I found this brief article to contain some very practical hints and tips for remembering mundane things.,21863,1181370,00.html?nid=8515060503-1188465

In addition to the tricks shared in the Link above, let me add one additional technique that I find very helpful in retaining memory of important items. I am primarily a visual learner, so I find a way to visualize a connection to the thing I am trying to remember. Here is a recent example.

I had dinner last evening with a new friend from Qatar, one of the Persian Gulf emirates. My friend was explaining to me the Qatari custom of extended families gathering each week in the home of the eldest member of the family in a tradition known as “Majlis.”

(Wikepedia defines Majlis as "an Arabic term for a room in a private home used to entertain family and guests. In some homes there is a women's Majlis and a men's Majlis.")
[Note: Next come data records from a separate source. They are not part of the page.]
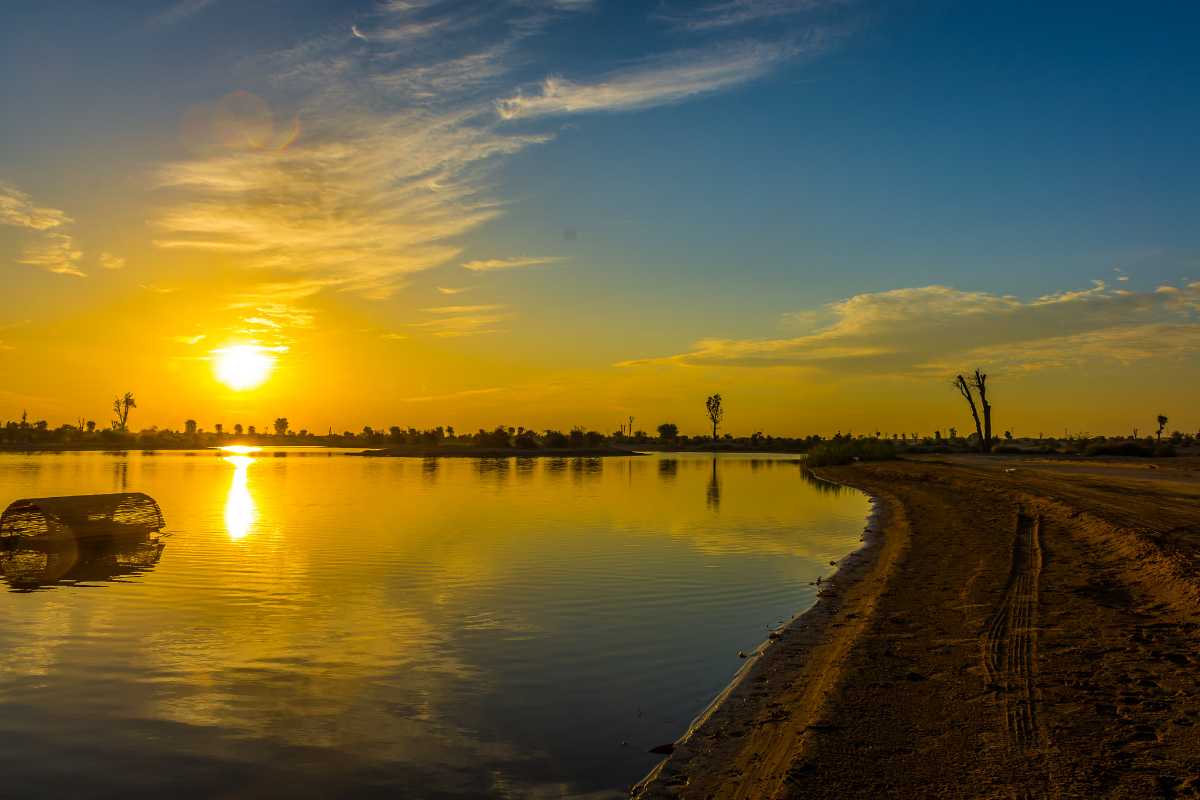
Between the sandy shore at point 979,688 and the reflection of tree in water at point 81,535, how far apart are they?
18294mm

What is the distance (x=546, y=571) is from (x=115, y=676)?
1050 cm

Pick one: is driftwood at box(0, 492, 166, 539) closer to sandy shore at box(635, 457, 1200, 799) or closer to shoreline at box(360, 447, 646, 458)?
sandy shore at box(635, 457, 1200, 799)

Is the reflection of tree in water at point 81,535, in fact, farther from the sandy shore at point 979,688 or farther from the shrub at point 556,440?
the shrub at point 556,440

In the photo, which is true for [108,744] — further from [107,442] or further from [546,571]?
[107,442]

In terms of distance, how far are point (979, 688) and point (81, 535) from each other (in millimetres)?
27066

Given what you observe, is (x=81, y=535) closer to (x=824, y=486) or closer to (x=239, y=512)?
(x=239, y=512)

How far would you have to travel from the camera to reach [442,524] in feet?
103

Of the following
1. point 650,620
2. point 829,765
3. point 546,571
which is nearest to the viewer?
point 829,765

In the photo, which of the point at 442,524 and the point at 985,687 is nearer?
the point at 985,687

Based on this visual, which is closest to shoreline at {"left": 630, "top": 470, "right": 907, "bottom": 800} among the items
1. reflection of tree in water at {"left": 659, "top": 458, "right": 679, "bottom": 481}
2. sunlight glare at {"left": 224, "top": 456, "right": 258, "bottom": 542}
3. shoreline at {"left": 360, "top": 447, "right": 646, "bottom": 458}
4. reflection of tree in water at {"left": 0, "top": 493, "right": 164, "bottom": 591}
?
reflection of tree in water at {"left": 0, "top": 493, "right": 164, "bottom": 591}

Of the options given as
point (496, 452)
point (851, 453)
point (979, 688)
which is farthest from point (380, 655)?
point (496, 452)

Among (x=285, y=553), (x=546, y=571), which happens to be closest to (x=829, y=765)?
(x=546, y=571)

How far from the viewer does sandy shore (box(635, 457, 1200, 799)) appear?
728cm

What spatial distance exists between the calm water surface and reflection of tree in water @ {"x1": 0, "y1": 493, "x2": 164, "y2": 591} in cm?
34
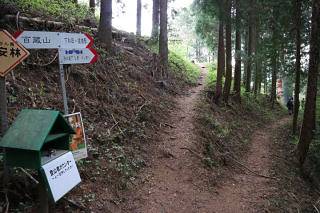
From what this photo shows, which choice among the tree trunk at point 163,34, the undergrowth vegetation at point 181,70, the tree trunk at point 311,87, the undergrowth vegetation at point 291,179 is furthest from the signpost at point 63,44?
the undergrowth vegetation at point 181,70

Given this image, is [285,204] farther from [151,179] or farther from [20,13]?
[20,13]

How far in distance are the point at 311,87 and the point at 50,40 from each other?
9541mm

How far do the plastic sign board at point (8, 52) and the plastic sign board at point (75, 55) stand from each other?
36.9 inches

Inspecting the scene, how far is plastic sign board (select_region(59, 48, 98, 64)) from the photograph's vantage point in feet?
13.6

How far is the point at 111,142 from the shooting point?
6.28 m

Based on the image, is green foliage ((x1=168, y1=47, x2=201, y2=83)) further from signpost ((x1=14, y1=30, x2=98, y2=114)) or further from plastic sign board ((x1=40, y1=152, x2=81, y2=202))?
plastic sign board ((x1=40, y1=152, x2=81, y2=202))

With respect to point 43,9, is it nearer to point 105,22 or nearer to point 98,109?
point 105,22

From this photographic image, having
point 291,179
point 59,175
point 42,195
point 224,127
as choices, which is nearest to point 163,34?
point 224,127

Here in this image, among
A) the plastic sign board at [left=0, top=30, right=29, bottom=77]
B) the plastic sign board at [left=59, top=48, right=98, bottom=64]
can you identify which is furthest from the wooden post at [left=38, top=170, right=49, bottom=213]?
the plastic sign board at [left=59, top=48, right=98, bottom=64]

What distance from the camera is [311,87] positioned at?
8984mm

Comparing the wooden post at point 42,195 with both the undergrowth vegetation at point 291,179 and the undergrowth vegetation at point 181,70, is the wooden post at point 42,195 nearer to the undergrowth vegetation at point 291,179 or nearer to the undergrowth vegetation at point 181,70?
the undergrowth vegetation at point 291,179

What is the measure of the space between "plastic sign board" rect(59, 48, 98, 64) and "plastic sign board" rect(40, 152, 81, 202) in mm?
1993

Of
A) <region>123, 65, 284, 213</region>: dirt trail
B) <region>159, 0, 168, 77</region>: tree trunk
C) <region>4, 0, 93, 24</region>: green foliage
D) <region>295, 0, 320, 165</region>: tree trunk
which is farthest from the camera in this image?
<region>159, 0, 168, 77</region>: tree trunk

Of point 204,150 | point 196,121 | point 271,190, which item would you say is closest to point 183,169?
point 204,150
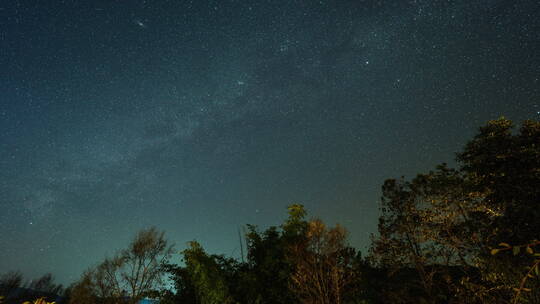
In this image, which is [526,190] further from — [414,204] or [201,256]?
[201,256]

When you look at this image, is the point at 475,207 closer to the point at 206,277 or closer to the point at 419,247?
the point at 419,247

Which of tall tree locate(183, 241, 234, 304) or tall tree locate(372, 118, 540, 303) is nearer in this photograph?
tall tree locate(372, 118, 540, 303)

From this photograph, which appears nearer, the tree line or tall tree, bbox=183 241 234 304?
the tree line

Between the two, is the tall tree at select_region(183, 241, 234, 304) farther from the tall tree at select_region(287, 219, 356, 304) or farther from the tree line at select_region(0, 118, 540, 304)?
the tall tree at select_region(287, 219, 356, 304)

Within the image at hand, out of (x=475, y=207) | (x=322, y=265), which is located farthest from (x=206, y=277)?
(x=475, y=207)

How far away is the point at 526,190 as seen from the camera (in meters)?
15.1

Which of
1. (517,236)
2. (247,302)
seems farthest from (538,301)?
(247,302)

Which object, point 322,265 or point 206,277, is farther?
point 206,277

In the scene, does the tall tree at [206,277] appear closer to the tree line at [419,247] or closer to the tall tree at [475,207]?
the tree line at [419,247]

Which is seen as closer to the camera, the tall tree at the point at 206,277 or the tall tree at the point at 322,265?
the tall tree at the point at 322,265

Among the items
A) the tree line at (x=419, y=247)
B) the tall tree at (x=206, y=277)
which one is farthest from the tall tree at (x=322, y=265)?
the tall tree at (x=206, y=277)

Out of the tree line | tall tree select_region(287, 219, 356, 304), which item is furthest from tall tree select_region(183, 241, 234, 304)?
tall tree select_region(287, 219, 356, 304)

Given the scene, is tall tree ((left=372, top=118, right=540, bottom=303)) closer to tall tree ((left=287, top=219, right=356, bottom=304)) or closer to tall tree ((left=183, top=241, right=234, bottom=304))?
tall tree ((left=287, top=219, right=356, bottom=304))

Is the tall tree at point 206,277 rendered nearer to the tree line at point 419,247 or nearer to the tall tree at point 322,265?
the tree line at point 419,247
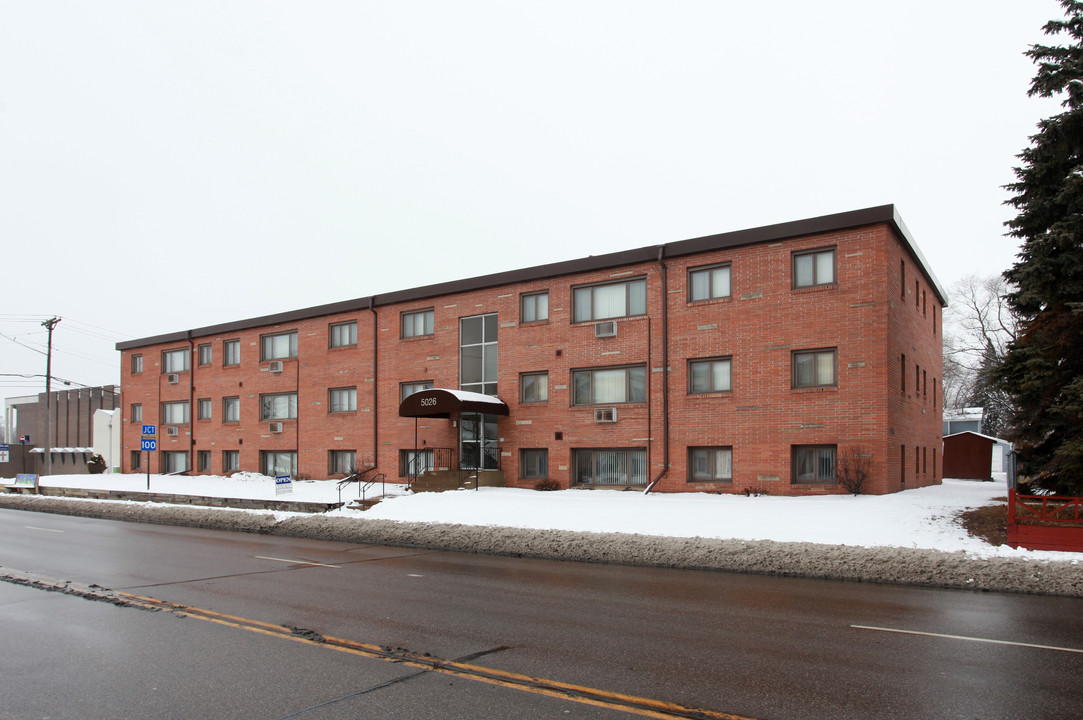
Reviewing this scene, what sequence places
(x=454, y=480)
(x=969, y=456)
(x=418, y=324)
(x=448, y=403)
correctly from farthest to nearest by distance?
(x=969, y=456) → (x=418, y=324) → (x=454, y=480) → (x=448, y=403)

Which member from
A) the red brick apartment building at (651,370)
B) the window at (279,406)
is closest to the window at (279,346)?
the red brick apartment building at (651,370)

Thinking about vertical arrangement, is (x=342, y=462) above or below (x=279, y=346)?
below

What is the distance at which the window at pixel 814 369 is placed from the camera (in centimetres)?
2119

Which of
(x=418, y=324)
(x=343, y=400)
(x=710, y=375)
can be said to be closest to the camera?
(x=710, y=375)

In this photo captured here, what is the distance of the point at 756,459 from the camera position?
71.9 ft

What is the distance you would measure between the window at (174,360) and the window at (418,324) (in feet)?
55.3

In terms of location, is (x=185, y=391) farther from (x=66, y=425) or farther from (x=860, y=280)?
(x=66, y=425)

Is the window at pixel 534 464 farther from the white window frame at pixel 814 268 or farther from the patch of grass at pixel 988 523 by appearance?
the patch of grass at pixel 988 523

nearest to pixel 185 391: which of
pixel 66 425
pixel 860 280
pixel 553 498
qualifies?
pixel 553 498

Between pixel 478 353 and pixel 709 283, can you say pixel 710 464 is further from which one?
pixel 478 353

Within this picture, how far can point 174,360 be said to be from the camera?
41.6 metres

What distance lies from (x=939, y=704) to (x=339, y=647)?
5168 mm

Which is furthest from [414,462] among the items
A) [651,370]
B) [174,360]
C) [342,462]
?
[174,360]

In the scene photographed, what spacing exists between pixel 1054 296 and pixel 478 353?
17.7 meters
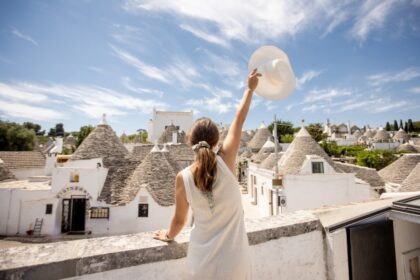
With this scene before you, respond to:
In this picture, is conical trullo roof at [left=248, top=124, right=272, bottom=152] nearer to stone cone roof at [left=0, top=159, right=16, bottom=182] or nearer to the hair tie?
stone cone roof at [left=0, top=159, right=16, bottom=182]

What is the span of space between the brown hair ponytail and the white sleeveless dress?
4 centimetres

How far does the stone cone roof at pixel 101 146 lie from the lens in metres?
17.4

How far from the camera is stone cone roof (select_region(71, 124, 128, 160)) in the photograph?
57.0 feet

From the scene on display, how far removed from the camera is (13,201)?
51.0 ft

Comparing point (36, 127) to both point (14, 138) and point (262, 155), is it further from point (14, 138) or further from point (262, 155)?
point (262, 155)

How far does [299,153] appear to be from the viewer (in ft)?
56.8

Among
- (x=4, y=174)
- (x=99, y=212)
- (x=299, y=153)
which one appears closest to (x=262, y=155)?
(x=299, y=153)

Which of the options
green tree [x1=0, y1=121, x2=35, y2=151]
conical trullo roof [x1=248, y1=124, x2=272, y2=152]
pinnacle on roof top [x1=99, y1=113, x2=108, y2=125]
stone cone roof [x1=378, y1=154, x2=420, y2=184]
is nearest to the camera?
stone cone roof [x1=378, y1=154, x2=420, y2=184]

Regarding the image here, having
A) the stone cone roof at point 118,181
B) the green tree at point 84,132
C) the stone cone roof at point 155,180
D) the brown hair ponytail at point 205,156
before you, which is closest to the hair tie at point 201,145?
the brown hair ponytail at point 205,156

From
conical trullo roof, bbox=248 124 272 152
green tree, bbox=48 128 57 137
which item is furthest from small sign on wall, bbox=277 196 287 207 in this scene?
green tree, bbox=48 128 57 137

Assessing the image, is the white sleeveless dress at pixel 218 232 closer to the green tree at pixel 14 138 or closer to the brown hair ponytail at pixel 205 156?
the brown hair ponytail at pixel 205 156

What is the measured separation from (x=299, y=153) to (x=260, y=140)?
1858 centimetres

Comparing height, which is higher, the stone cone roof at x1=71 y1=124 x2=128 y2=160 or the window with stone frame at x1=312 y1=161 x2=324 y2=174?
the stone cone roof at x1=71 y1=124 x2=128 y2=160

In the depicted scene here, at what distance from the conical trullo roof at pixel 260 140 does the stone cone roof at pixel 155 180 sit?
19.8 meters
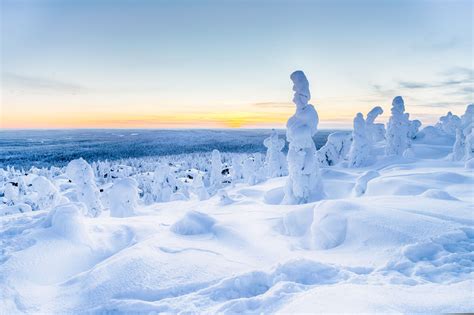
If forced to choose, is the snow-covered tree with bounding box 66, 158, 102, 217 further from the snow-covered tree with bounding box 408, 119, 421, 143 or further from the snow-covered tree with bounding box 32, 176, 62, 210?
the snow-covered tree with bounding box 408, 119, 421, 143

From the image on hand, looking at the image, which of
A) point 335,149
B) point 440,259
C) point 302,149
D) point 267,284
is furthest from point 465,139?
point 267,284

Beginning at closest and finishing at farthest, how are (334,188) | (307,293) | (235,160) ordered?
(307,293)
(334,188)
(235,160)

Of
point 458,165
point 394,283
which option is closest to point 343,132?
point 458,165

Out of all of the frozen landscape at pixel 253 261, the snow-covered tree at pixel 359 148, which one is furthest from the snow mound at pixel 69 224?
the snow-covered tree at pixel 359 148

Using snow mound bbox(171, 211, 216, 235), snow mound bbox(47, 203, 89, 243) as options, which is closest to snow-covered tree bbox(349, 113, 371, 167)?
snow mound bbox(171, 211, 216, 235)

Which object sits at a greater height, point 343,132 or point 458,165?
point 343,132

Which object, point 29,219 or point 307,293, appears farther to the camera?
point 29,219

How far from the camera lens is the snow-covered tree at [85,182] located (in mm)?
22734

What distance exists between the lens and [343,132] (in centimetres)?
2627

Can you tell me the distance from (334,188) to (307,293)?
12961mm

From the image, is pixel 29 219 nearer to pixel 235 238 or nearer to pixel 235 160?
pixel 235 238

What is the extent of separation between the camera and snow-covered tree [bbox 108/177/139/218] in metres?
17.7

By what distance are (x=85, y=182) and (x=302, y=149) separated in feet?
59.2

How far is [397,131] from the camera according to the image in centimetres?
2323
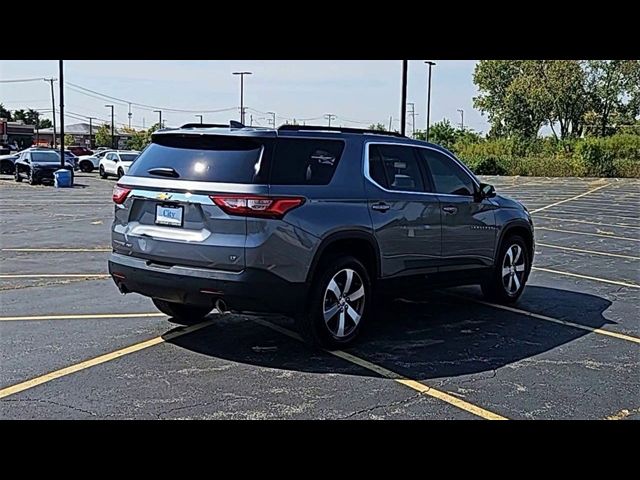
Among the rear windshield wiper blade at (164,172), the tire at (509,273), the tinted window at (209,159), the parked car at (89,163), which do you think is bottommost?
the tire at (509,273)

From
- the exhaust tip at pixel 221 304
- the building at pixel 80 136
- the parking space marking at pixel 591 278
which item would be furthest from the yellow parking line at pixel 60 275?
the building at pixel 80 136

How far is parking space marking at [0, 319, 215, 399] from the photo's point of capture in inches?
201

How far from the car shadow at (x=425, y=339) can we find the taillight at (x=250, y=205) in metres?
1.21

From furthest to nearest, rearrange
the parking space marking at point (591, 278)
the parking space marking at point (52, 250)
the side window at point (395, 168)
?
1. the parking space marking at point (52, 250)
2. the parking space marking at point (591, 278)
3. the side window at point (395, 168)

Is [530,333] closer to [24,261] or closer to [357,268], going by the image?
[357,268]

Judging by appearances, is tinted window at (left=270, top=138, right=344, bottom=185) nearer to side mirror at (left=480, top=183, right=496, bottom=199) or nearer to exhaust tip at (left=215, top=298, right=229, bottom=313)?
exhaust tip at (left=215, top=298, right=229, bottom=313)

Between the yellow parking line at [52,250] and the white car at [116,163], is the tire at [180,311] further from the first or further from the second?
the white car at [116,163]

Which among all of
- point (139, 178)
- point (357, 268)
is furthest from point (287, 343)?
point (139, 178)

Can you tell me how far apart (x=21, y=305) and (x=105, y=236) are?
20.5 ft

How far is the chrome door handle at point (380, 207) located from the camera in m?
6.42

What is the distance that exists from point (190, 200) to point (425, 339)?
2494 millimetres
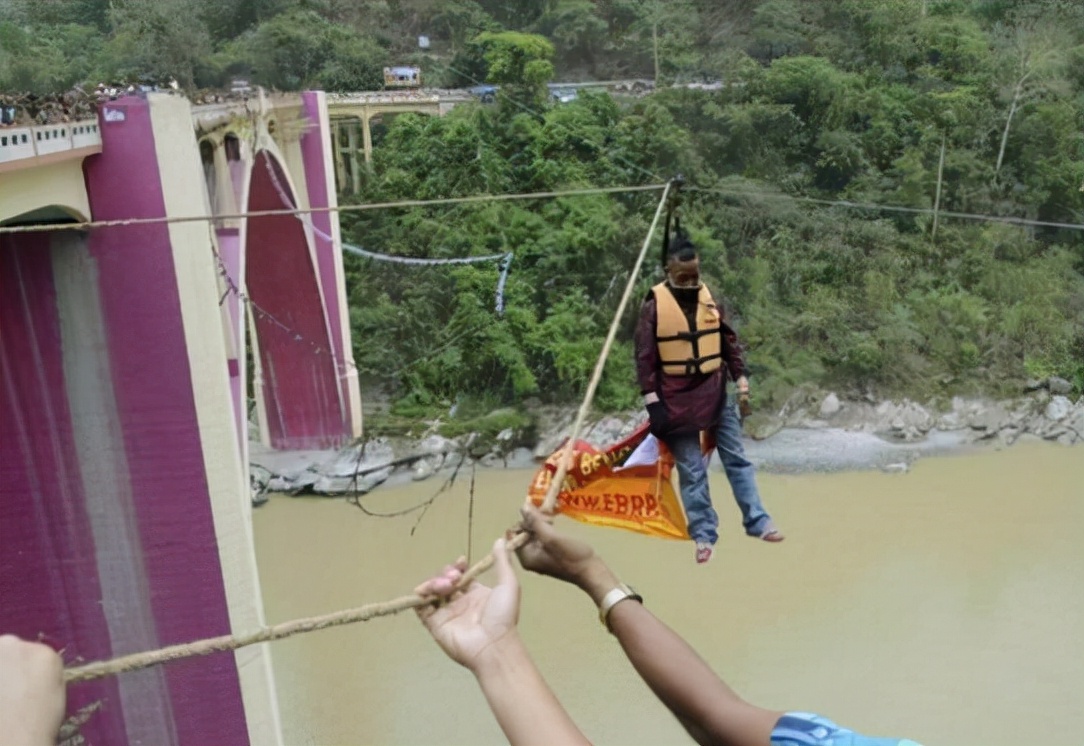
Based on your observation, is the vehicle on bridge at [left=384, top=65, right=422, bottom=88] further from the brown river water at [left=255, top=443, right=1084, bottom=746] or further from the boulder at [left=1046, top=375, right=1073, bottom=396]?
the boulder at [left=1046, top=375, right=1073, bottom=396]

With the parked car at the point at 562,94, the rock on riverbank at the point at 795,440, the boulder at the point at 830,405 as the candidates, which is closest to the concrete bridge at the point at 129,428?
the rock on riverbank at the point at 795,440

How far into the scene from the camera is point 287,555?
718 cm

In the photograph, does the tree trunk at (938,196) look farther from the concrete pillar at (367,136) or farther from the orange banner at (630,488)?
the orange banner at (630,488)

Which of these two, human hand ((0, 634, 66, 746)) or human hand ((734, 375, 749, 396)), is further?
human hand ((734, 375, 749, 396))

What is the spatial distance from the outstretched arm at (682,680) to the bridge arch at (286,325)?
5.39 metres

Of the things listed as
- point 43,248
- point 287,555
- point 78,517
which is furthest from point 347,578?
point 43,248

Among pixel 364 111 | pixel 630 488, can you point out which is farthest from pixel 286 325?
pixel 630 488

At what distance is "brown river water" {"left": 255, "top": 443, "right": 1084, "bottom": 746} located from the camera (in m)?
5.53

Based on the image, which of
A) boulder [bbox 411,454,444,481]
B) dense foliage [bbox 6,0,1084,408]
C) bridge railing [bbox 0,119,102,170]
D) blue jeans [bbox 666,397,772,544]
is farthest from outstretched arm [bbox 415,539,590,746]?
boulder [bbox 411,454,444,481]

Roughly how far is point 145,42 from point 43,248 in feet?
19.0

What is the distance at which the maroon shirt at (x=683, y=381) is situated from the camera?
263 centimetres

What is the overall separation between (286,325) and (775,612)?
357 cm

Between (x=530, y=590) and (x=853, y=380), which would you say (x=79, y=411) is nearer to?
(x=530, y=590)

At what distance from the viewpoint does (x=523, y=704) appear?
86cm
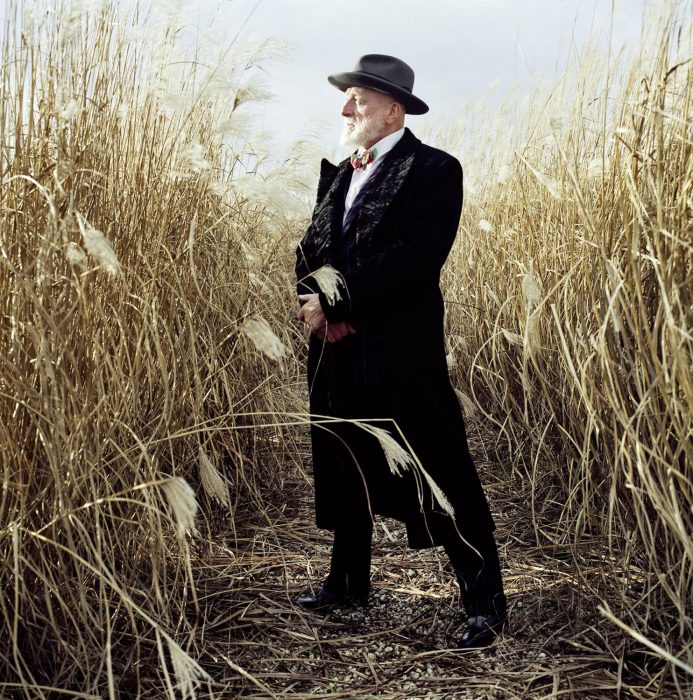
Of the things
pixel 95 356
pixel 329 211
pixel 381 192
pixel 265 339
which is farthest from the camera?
pixel 329 211

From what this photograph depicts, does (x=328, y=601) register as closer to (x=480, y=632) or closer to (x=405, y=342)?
(x=480, y=632)

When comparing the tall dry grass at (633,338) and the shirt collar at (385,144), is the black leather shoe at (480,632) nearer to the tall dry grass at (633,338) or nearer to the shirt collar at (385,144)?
the tall dry grass at (633,338)

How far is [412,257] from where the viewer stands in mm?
1962

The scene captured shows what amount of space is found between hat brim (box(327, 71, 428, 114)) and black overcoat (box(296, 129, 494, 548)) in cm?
10

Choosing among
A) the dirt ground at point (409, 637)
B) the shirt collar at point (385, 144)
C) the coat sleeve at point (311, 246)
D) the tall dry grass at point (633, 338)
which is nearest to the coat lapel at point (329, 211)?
the coat sleeve at point (311, 246)

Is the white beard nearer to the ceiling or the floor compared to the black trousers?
nearer to the ceiling

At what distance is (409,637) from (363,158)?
1.21 meters

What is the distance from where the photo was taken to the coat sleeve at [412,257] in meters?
1.96

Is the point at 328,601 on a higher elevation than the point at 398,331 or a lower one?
lower

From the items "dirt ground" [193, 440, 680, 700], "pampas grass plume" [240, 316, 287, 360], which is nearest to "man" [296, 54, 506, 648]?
"dirt ground" [193, 440, 680, 700]

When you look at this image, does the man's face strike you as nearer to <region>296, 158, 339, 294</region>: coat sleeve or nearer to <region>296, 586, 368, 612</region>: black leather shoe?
<region>296, 158, 339, 294</region>: coat sleeve

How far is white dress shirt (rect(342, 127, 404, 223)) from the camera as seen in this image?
84.0 inches

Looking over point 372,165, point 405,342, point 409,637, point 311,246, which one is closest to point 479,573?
point 409,637

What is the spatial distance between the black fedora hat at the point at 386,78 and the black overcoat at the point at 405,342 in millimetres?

I wanted to be able to remember this word, but it was unlike any other word I knew, so I had no frame of reference - no hook on which to hang my memory of this new word. So, I first asked my friend to spell the word. I was able to visualize the letters and take a mental snapshot of the word written out. And then I sounded out the word to myself – “Mahjh – Lease.” Next, I envisioned a large room filled with berobed Arabs, and sitting in the front of the room presiding over the gathering was Marge Simpson! Marge was leaning to one side – “listing to starboard,” if you will - and was holding a long list in her hands. So, now when I want to remember the word, I see “listing Marge holding her list,” and I can’t fail to recall “Majlis”!

The principle here is that the more bizarre and graphic the image you envision, the more indelibly it will remain in your memory.

If this seems like more trouble than it is worth, well then . . . just forget it!